Monday, December 13, 2010

Collecting

"The" season is upon us, and being a list-maker, at the top of that page of "To-Dos" is to remove the gourds from the mantel to make room for the Dickens Village.  Once the Village is in place, I start to think like a real Christmas Person.

I am concerned with all the "stuff" in our lives.  I was looking at the pine cupboard in the dining room, thinking about removing pieces of the ironstone creamer collection to make room for Christmas decorating.  We received a lovely gift from Dennis and it would be perfect in a corner of a cupboard shelf.  And the replaced creamers?  Or the chocolate pots?  Boxed away, of course, in the company of so many other boxes.

I have been a collector since I could remember.  My first love was small boxes, where I kept my childhood treasures.  Teapots followed— this was a direct influence of my grandmother, the Irish link of Mother's family.  My aunt Nancy Cile had Christmas dishes, and I wanted that special dining experience for my own family (which I managed, over a period of years of collecting).  And books?  My mother was the book worm who encouraged us from an early age to have our own personal libraries of favorites . . .



I wonder now if collecting is becoming a thing of the past, a relic from a time when homes were expected to graciously accommodate the various interests and collections of its inhabitants, when these habits could spill over without the need to be Better-Homes-and-Gardens neat at all times.  The perfectly-in-place house always makes me suspect that a very dull group of people live there, and when I am in these spic-and-span homes, I find myself looking for the collection that gives identity to an individual, some small clue to the interests of the family in the house.  Today's open floor plans don't lend themselves to corners where children's crayons and books are stored or wall space for displaying drawings, photographs or a shelf of rare antique books.  Where in the world would we put an old egg carton that cradled a little rock collection?

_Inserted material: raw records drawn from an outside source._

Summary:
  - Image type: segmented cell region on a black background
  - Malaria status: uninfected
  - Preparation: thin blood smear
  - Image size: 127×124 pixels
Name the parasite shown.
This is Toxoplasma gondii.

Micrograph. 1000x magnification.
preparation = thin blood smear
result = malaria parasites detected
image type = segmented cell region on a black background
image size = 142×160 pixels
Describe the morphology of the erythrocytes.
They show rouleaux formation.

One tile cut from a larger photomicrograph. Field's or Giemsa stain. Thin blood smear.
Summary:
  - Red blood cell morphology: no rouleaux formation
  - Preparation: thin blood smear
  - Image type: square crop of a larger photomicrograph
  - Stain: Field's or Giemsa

Which makes me think twice about the pine cupboard and the creamers.  This house is smaller than the one we left in Knoxville, less wall space, not enough book cases or closets.  There are boxes and boxes of pictures (many of my own making) that I have no place to hang, so I have not hung anything yet!  Is it possible that, at the end of things, a collector should not downsize, but UPsize?  And how do you take care of the UPsized home as you age?  A dear sister-in-law one time told me, wistfully, that her ideal home was a large concrete-floored room with a drain in the center of it . . .

What a list of questions without answers this is!  How do I solve this very knotty problem of re-forming the habits of a lifetime?  Is it even possible, at this stage, to aspire to change?  Maybe I should not go antiquing any more, not be lured by the gentle, classic shapes of creamers and white china.  *Sigh*  Glance away from beautiful tea pots.  *Double Sigh*  Never again ask to see the leather-bound books in the glass cases . . . Use the fragile chocolate pots until they are all broken and the problem of preserving them is solved by simple attrition—

Aaaaaaaaaaaauuuuuuuuuuuggggggggghhhhhhhhhh!!!!! (to quote Snoopy.)

Is there a support group "out there" for collectors wishing to go Cold Turkey?

Item two on today's list:  Bring the Dickens Village from the basement closet and become a Christmas Person.

Item three on today's list:  Think about everything else Tomorrow.  After all, tomorrow is . . . . (thank you, Scarlett).